The specimens were transported immediately to the National TB Reference Laboratory at Ethiopian Public Health Institution (EPHI) using cold chain box and processed on the day of collection or stored overnight at 2–8°C and processed on the next day. In this study, we did two methods of smear preparation; one was prepared directly from the sputum and the second was made from the sediment after decontamination. The sputum samples were decontaminated using 4% NaOH (modified Petroff’s method) and concentrated by centrifugation at 3000 ×g for 15 minutes after addition of phosphate buffer (pH 6.8). The concentrated specimen was used for inoculation onto the slant of Lowenstein-Jensen media for the early morning specimen only. We were not able to culture all the three samples due to resource limitation and we preferred to inoculate the early morning samples to increase the probability of detecting the true positives. Four smears were made per specimen (two from direct sputum and two from the concentrated sample). Each of the three samples from a single patient was stained with standard ZN staining method (Clin-Tech Ltd., Unit G Perram Works, UK) from both concentrated and direct samples. ZN stained slides were examined by bright-field microscopy (magnification ×1,000) on CX21 Olympus microscope. The number of acid fast bacilli (AFB) per 100 microscopic fields was reported as per WHO guidelines. On the other hand, for Auramine O staining, the same sample preparation is used but the smears are stained with Auramine O stain and counterstained with potassium permanganate for 60 seconds. The slides were read using the same microscope, equipped with the LED FluoLED fluorescence illuminator (magnification ×400). The number of acid fast bacilli (AFB) read per standard length of 2 cm long was reported. A length corresponding to 100 fields under 1000 magnifications was estimated to be equivalent to 20 fields under 400 magnifications. Two experienced laboratory technologists read the smears and they were blinded to the result of each other.

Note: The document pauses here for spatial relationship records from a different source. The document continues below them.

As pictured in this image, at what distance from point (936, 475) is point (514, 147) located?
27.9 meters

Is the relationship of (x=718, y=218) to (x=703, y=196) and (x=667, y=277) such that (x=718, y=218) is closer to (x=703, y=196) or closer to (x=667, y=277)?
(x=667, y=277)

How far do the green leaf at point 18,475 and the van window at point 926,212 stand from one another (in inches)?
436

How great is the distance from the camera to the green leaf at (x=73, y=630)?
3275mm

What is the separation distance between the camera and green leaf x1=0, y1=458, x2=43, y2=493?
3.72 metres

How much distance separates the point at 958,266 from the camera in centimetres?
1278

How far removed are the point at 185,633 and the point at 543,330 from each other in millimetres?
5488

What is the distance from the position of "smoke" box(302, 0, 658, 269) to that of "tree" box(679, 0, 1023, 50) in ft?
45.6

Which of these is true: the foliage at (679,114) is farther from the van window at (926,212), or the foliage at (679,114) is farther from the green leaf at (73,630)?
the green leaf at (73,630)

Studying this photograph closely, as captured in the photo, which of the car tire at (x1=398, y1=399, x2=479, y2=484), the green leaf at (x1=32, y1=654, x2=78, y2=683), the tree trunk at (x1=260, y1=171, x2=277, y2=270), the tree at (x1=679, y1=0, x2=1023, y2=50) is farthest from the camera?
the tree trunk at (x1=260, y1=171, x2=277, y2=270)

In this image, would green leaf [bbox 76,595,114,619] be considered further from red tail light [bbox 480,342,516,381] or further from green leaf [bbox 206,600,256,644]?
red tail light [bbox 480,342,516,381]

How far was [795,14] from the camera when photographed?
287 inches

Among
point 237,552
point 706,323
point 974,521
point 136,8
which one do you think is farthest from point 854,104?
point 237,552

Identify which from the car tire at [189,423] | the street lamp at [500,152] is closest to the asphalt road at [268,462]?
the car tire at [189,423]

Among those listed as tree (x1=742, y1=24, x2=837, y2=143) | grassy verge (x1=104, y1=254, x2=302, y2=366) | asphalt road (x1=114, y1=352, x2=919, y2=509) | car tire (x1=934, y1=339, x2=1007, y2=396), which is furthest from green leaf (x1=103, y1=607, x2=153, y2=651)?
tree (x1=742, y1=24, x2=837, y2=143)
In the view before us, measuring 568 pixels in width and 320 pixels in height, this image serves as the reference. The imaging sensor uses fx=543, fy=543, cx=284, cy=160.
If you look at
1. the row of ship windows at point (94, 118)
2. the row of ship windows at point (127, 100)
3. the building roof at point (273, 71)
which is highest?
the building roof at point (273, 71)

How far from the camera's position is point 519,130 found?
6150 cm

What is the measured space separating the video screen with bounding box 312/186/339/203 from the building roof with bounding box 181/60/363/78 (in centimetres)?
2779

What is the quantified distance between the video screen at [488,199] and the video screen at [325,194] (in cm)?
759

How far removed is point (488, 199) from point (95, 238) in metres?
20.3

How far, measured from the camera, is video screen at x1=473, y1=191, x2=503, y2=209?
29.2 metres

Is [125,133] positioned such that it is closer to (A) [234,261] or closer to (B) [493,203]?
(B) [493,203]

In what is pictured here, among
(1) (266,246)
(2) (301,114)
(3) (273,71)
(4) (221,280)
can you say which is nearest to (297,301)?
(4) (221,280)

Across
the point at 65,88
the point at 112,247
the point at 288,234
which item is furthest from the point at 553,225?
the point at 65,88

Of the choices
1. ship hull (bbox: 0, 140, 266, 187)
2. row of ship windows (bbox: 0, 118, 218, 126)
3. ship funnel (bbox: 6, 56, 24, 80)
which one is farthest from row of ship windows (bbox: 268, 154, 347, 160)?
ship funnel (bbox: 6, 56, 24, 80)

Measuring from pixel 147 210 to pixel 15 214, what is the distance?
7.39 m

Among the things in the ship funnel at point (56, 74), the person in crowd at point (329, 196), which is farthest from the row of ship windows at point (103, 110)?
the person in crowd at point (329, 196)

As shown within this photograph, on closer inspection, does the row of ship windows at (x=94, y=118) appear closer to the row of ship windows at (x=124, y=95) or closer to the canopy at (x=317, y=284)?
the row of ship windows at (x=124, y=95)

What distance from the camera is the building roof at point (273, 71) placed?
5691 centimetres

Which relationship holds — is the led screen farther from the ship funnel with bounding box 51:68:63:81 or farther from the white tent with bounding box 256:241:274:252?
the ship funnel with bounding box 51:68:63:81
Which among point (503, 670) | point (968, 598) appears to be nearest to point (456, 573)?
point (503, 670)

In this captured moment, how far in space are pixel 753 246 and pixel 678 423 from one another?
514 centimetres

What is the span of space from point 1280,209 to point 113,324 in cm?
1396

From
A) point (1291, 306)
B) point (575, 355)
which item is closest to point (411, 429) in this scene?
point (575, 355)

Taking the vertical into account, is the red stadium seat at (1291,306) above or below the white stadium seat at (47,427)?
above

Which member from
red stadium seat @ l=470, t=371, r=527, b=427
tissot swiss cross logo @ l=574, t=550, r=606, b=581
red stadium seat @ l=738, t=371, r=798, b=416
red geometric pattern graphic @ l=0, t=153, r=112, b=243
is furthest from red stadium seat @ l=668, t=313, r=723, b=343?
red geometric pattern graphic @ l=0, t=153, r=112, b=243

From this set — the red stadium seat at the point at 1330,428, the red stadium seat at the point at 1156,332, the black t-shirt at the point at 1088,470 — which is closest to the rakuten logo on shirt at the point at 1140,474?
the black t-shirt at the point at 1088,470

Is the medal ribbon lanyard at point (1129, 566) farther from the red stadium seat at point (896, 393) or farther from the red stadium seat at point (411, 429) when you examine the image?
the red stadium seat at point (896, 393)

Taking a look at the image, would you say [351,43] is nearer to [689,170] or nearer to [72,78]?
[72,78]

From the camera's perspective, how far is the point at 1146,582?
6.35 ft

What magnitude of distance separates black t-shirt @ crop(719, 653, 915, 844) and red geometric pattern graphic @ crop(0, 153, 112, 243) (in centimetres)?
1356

Early morning sputum samples were used for culturing MTB on Lowenstein-Jensen (LJ) media at Ethiopian Public Health Institute (EPHI) and decontaminated as indicated above and followed by neutralization using phosphate buffer pH of 6.8. For culture, 0.1 mL was used to inoculate the LJ culture media and incubated at 37°C for 8 weeks. The cultures were inspected each week and reported based on WHO guideline. ZN microscopy was used to confirm the presence of acid fast bacilli and strain identification was done using Capilia TB identification test.

2.6. Outcome Definition

The primary outcome for our analysis was to establish the performance of LED fluorescence microscopy when compared with the gold standard of positive LJ culture. Secondary outcome was that concentrated samples performed better with Ziehl-Neelsen microscopy but this difference was nullified when the LED fluorescence microscopy technique was used.

2.7. Sample Size Determination

The sample size was determined based on the prevalence rate of TB in HIV positive individuals (15%) reported by WHO in 2011 for Ethiopia. Nonprobable convenient sampling method and 95% confidence interval are used to calculate the sample size. The calculated sample size was 196.

2.8. Statistical Analysis

Statistical analysis was made using data collected from questionnaire and laboratory. All data were entered and cleared using Microsoft Office Excel 2007 and transported to IBM Statistical Package Social Science (SPSS) program, version 20, for analysis. The sensitivity, specificity, and positive and negative predictive ratio were calculated for both ZN and LED-FM methods compared with LJ culture as gold standard. Results were considered as significant at and detection agreement between the methods was measured using Kappa value result.

2.9. Quality Assurance

Quality assurance process is as follows:(1)ZN/Auramin O: known positive (1+) and known negative panel smears were used.(2)Sputum sample processing for TB culture: start and end controls (sterile phosphate buffer solution) were used in batch of sputum sample processed for excluding cross contamination.(3)LJ media:(a)sterility test: 5% of LJ media prepared in each batch were incubated at 37°C for 48–72 hours. If any growth per tube medium is observed, the whole batch would not be used for testing.(b)performance test: reference strains of M. tuberculosis and nontuberculosis mycobacteria (M. gordonae) were inoculated onto newly prepared LJ media and the performance was assessed for mycobacterium growth within 14 days of incubation at 37°C. If there is growth of reference strains, the LJ media support the growth of mycobacteria and the prepared media can be used.

3. Result

3.1. Study Population

From 190 HIV positive and eligible TB suspects, 178 (93.7%) provided 3 sputum samples and 12 of 190 were excluded from the study because they did not fulfill the inclusion criteria (Figure 1). Of the 178 HIV positive TB symptomatic patients, most of them were in the age group of 25–44 years (67.4%) with the median age of 37 ± 10.7 and the female to male ratio was 1.4 : 1 and in this population the culture proven TB prevalence was higher in males (62.5% versus 37.5%; AOR: 2.3; , CI 0.11–0.182) but there were limitations to this observation. The median for CD4+ T-lymphocyte was 324 cells/μL (IQR 194.5–458) and despite not being statistically significant, patients with positive TB result had higher CD4+ T-lymphocyte than patients negative for TB (347 versus 321, ), and 69.1% were on ART during the study (Table 1).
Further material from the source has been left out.